__Text passage__:
CHE Guevara was executed in Bolivia 41 years ago this week. JOHN WIGHT explains why he lives on.



On October 9 1967, Ernesto "Che" Guevara's attempt to help foment revolution across Latin America was halted in its tracks by a Bolivian army bullet.


The CIA orchestrated Che's execution. It hoped that his killing would deal a major blow to the influence of the Cuban revolution in Washington's traditional backyard, which provided the cheap labour, raw materials and markets required to maintain the huge profits of US corporations.


But the CIA was wrong - just as successive US administrations have been wrong - to think that the ideas for which Che fought and died could be killed with a bullet.


The Cuban revolution remains a beacon of hope and inspiration for the poor of the undeveloped world.


Achievements in the realms of health care, education and science continue to astound a world in which the dominant ideology, free-market capitalism, has waged an unremitting campaign to demonise socialism and socialist ideas.


Cuba not only asserts its right to political and economic independence, understanding that you cannot have one without the other, but also rejects the cultural and ideological hegemony of the United States.


It is nothing short of heroic that a nation of 12 million people located only 90 miles off the coast of Florida has maintained its independence and survived for so long.


Che continues to exemplify the heroism of the Cuban people and his life and ideas have never been more potent or relevant.


The legend of Che has not only continued unabated since his death, it has grown in parallel with the rise of imperialism in our time and its countless victims.


In every town and every city, from Los Angeles to London, Beirut to Bethlehem, from Nairobi to New Delhi, the iconic image of Che captured by Alberto Korda is as ubiquitous as it is powerful, carried on T-shirts, posters, caps, coffee mugs and a myriad other items. Not all those who carry the image on their clothing do so for political reasons. In fact, most undoubtedly do not.


Nevertheless, the image of Che stands for something unmistakable in the human experience, an antidote to the daily barrage of deadening neoliberal and free-market ideology delivered courtesy of advertisers and cultural commentators.


Self-sacrifice, the primacy of will, an unshakable belief in the ability of men and women to change the course of history - this is the legacy of a man whose life was defined by a pitiless struggle against inhumanity.


The fierce determination of a man burning with anger at the injustice, oppression and exploitation suffered by the world's poor suffused Che's writing and speeches with a clarity that continues to resonate.


Addressing the United Nations general assembly in 1964 he said: "In this assembly ... those peoples whose skins are darkened by a different sun, coloured by different pigments, constitute the majority. And they fully and clearly understand that the difference between men does not lie in the colour of their skin but in the forms of ownership of the means of production, in the relations of production."


But Che went far beyond delivering this powerful verbal testament in solidarity with the poor and oppressed of another land. He was someone who lived the principles of internationalism that he eloquently espoused.


A year later, Che turned words into action. He left for Congo, abandoning the relative comfort and status that the successful Cuban revolution had given him to risk his life, gun in hand.

__Written request__: Can you repeat the stretch of the Che Guevara article from "It is nothing" through "its countless victims.", changing "unabated" to "undiminished"? The records below this point come from another source.

__Excerpted records__:

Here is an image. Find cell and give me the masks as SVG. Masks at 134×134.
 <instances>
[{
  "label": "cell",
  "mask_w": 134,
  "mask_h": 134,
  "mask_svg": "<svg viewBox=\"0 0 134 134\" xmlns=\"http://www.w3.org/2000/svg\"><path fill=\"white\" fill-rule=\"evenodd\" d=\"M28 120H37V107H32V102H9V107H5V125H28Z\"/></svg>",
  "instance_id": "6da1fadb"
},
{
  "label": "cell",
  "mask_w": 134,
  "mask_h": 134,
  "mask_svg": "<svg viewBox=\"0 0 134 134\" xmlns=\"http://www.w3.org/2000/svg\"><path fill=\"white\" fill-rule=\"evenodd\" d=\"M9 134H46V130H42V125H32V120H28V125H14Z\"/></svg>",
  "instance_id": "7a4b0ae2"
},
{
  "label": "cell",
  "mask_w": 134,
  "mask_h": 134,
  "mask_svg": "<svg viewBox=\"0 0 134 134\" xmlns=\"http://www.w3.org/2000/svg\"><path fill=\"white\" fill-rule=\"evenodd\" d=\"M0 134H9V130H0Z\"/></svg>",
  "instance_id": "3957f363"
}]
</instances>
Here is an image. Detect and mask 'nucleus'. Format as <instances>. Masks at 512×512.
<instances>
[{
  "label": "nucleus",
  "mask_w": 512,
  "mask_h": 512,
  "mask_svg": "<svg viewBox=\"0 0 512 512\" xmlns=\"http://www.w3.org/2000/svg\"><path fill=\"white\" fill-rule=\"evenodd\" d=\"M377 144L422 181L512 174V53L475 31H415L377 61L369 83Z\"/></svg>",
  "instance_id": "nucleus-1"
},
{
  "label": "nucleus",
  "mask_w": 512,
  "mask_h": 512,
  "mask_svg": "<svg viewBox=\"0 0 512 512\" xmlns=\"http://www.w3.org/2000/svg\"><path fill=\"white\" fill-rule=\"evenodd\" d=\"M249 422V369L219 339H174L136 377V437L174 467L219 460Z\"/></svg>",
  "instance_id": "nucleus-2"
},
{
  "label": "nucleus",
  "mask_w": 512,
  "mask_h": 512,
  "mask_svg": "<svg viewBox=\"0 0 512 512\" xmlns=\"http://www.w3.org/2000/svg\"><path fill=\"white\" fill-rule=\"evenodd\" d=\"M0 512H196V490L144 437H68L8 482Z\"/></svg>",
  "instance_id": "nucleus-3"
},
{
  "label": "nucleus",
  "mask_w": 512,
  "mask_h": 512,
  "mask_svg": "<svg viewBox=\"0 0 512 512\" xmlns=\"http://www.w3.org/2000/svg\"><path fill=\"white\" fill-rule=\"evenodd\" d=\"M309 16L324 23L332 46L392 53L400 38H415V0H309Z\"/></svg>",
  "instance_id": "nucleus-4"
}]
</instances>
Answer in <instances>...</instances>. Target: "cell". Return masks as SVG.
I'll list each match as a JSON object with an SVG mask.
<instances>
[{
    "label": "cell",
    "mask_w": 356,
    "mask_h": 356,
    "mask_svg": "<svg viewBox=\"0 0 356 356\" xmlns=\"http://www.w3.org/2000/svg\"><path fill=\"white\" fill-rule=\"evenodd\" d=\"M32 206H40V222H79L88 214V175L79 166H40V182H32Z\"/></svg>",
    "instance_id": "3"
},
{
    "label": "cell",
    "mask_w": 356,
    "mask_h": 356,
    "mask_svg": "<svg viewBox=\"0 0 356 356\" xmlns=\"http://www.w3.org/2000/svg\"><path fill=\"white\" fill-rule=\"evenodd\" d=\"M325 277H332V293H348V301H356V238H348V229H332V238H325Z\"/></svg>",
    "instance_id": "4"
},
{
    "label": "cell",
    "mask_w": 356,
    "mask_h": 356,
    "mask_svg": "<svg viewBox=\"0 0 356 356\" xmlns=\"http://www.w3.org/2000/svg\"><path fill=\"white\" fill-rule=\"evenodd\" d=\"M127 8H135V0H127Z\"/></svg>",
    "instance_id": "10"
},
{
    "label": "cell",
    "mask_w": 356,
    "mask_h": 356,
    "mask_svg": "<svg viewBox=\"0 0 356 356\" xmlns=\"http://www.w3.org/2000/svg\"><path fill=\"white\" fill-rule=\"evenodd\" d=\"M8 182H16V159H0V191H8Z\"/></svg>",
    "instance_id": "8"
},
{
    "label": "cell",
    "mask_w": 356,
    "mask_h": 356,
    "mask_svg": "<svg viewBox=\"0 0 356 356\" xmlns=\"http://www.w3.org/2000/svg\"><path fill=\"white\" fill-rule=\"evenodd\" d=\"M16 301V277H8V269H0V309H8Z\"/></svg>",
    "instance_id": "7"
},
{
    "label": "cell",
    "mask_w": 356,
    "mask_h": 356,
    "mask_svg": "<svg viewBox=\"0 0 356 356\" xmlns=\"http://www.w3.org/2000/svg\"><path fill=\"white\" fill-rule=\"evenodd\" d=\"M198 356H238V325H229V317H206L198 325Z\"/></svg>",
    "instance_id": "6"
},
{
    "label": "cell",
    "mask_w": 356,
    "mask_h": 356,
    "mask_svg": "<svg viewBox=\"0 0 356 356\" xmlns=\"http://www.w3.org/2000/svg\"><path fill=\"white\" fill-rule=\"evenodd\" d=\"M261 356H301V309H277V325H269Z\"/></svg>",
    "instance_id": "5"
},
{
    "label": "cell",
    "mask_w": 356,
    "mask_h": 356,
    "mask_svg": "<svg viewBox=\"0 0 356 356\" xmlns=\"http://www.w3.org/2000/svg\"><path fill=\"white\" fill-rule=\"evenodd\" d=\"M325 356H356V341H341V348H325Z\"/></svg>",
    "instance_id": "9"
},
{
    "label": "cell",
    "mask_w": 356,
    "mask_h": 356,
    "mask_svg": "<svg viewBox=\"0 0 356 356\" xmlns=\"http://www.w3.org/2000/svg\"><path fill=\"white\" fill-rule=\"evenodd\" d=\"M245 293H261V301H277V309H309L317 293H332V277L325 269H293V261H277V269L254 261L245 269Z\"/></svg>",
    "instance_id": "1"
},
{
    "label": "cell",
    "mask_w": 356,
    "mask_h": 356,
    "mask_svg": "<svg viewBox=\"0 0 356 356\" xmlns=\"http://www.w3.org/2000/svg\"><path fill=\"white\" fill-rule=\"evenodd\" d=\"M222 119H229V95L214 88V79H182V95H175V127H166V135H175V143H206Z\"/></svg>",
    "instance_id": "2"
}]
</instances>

__Answer for this exercise__:
It is nothing short of heroic that a nation of 12 million people located only 90 miles off the coast of Florida has maintained its independence and survived for so long.


Che continues to exemplify the heroism of the Cuban people and his life and ideas have never been more potent or relevant.


The legend of Che has not only continued undiminished since his death, it has grown in parallel with the rise of imperialism in our time and its countless victims.